Researchers want tissue samples from body
NEW WILMINGTON, Pa. -- The Egyptian mummy at Westminster College could help solve a medical mystery.
Pesed, a small female mummy appearing to be about 4 feet tall, now rests in a glass case in Westminster's Mack Science Library and could be part of a worldwide study of the evolution of a parasitic disease called schistosomiasis, also known as Bilharzia.
British medical researchers have asked to come and examine her and possibly take tissue samples, said Samuel Farmerie, curator of cultural artifacts for the college.
The college cultural artifacts advisory committee is still considering the request, he said.
The tissue samples would go to the Mummy Tissue Bank at the Manchester (England) Museum, which already has tissue samples from about 2,000 mummies.
Significance: The disease affected people in ancient Egypt and is believed to infect as many as 200 million to 300 million people today in 79 countries.
It affects about 20 percent of the population in Egypt, according to Medical Services Corp. International, an Arlington, Va., company that is involved in a joint study of the disease with Manchester researchers.
While it's not fatal, schistosomiasis does affect the liver, spleen and heart and can lead to complications that eventually become fatal.
The MSCI web site says the disease is transmitted to humans when they enter water contaminated with infected freshwater snails, which serve as intermediate hosts of the parasite.
Researchers at the Egyptian Mummy Tissue Bank are checking to see how the disease has evolved over the centuries, which might hold a clue to its cure.
They won't know if Pesed was infected with schistosomiasis until tissue is taken from her liver.

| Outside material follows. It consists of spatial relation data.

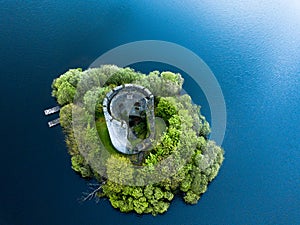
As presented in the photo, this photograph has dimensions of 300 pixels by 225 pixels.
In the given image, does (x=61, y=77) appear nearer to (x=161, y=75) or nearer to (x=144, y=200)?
(x=161, y=75)

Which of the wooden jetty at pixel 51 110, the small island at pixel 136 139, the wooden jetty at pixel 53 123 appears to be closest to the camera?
the small island at pixel 136 139

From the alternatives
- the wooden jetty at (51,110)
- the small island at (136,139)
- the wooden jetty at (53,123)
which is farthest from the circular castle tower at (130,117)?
the wooden jetty at (51,110)

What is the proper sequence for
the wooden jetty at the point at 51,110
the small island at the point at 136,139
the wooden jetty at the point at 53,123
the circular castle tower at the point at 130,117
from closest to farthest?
the circular castle tower at the point at 130,117
the small island at the point at 136,139
the wooden jetty at the point at 53,123
the wooden jetty at the point at 51,110

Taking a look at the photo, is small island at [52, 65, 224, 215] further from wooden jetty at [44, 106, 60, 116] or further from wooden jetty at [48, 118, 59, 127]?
wooden jetty at [48, 118, 59, 127]

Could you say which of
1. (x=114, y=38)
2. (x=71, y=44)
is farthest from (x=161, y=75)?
(x=71, y=44)

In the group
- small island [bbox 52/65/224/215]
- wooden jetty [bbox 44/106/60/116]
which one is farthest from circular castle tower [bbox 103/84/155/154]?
wooden jetty [bbox 44/106/60/116]

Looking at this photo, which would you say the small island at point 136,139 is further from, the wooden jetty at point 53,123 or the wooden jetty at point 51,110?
the wooden jetty at point 53,123

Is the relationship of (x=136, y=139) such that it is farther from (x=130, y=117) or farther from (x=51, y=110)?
(x=51, y=110)

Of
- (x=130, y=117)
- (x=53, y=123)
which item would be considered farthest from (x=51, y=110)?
(x=130, y=117)

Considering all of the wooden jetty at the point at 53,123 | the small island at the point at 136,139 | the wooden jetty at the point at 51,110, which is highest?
the wooden jetty at the point at 51,110

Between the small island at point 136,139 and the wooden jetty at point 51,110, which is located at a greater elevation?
the wooden jetty at point 51,110
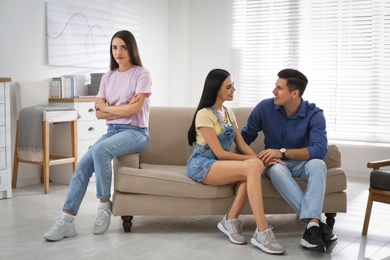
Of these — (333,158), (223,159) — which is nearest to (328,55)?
(333,158)

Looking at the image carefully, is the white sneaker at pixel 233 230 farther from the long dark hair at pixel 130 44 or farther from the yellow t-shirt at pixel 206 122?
the long dark hair at pixel 130 44

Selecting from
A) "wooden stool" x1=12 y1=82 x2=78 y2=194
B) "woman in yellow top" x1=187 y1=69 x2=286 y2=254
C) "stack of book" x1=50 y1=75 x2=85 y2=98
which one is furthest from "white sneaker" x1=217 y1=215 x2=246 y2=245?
"stack of book" x1=50 y1=75 x2=85 y2=98

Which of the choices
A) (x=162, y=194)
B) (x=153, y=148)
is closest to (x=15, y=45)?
(x=153, y=148)

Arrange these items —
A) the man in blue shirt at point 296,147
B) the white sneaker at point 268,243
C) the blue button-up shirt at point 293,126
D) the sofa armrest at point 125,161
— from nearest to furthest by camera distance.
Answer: the white sneaker at point 268,243, the man in blue shirt at point 296,147, the blue button-up shirt at point 293,126, the sofa armrest at point 125,161

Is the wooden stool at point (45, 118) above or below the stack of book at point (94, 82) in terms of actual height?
below

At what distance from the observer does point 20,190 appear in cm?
495

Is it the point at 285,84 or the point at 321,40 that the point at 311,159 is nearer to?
the point at 285,84

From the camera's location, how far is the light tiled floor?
3.01 meters

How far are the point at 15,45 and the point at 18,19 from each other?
9.5 inches

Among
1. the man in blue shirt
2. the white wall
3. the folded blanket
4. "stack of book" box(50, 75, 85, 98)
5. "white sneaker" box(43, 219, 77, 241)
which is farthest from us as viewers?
the white wall

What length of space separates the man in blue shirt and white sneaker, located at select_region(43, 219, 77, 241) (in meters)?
1.23

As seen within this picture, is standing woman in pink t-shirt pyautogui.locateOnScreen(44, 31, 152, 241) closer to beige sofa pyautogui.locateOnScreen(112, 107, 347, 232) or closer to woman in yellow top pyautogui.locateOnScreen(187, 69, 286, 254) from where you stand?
beige sofa pyautogui.locateOnScreen(112, 107, 347, 232)

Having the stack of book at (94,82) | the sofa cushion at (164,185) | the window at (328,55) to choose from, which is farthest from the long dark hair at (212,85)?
the window at (328,55)

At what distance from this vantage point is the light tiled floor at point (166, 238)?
3011 mm
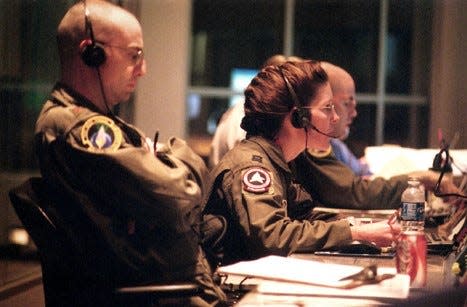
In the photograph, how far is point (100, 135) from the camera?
5.72ft

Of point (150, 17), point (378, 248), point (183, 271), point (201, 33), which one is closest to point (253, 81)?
point (378, 248)

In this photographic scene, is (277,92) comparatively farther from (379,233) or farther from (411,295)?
(411,295)

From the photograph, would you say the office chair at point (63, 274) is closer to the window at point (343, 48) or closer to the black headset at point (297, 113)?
the black headset at point (297, 113)

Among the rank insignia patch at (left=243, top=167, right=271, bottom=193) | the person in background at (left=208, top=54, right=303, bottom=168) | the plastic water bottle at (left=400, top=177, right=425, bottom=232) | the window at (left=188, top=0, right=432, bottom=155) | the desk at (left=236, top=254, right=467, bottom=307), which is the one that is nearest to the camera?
the desk at (left=236, top=254, right=467, bottom=307)

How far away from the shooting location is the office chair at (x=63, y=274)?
68.0 inches

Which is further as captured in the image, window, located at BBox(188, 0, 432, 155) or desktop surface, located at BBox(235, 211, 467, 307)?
window, located at BBox(188, 0, 432, 155)

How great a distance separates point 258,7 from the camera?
6.91 m

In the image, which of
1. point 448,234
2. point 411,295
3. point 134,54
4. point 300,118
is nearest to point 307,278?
point 411,295

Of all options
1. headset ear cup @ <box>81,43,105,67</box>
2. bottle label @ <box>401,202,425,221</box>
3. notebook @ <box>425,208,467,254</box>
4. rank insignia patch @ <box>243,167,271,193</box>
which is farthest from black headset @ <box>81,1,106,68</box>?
notebook @ <box>425,208,467,254</box>

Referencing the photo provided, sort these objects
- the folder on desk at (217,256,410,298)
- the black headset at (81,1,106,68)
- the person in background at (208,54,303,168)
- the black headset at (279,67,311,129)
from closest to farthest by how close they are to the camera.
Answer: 1. the folder on desk at (217,256,410,298)
2. the black headset at (81,1,106,68)
3. the black headset at (279,67,311,129)
4. the person in background at (208,54,303,168)

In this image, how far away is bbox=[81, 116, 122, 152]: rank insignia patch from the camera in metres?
1.73

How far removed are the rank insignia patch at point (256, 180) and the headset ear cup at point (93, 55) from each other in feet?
1.67

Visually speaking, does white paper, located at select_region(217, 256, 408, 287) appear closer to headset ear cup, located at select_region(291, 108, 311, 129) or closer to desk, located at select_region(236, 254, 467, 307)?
desk, located at select_region(236, 254, 467, 307)

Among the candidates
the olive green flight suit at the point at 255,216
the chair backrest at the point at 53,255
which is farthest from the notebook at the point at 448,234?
the chair backrest at the point at 53,255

Farmerie said if the process is too invasive, the college would not allow the researchers to take the tissues. It's not clear how they enter the mummy's body to get the tissues.
Mistreatment: Farmerie said special care has been given to the mummy since 1985 when student Susan Grandy Graff, an Egyptian history buff, started a fund-raising campaign to have Pesed cleaned and properly encased.
Before that time, Pesed had suffered from years of neglect and was being stored in a closet. Names and graduation years from students from the early 1900s are carved into her coffin and her head was cut off sometime in the 1930s.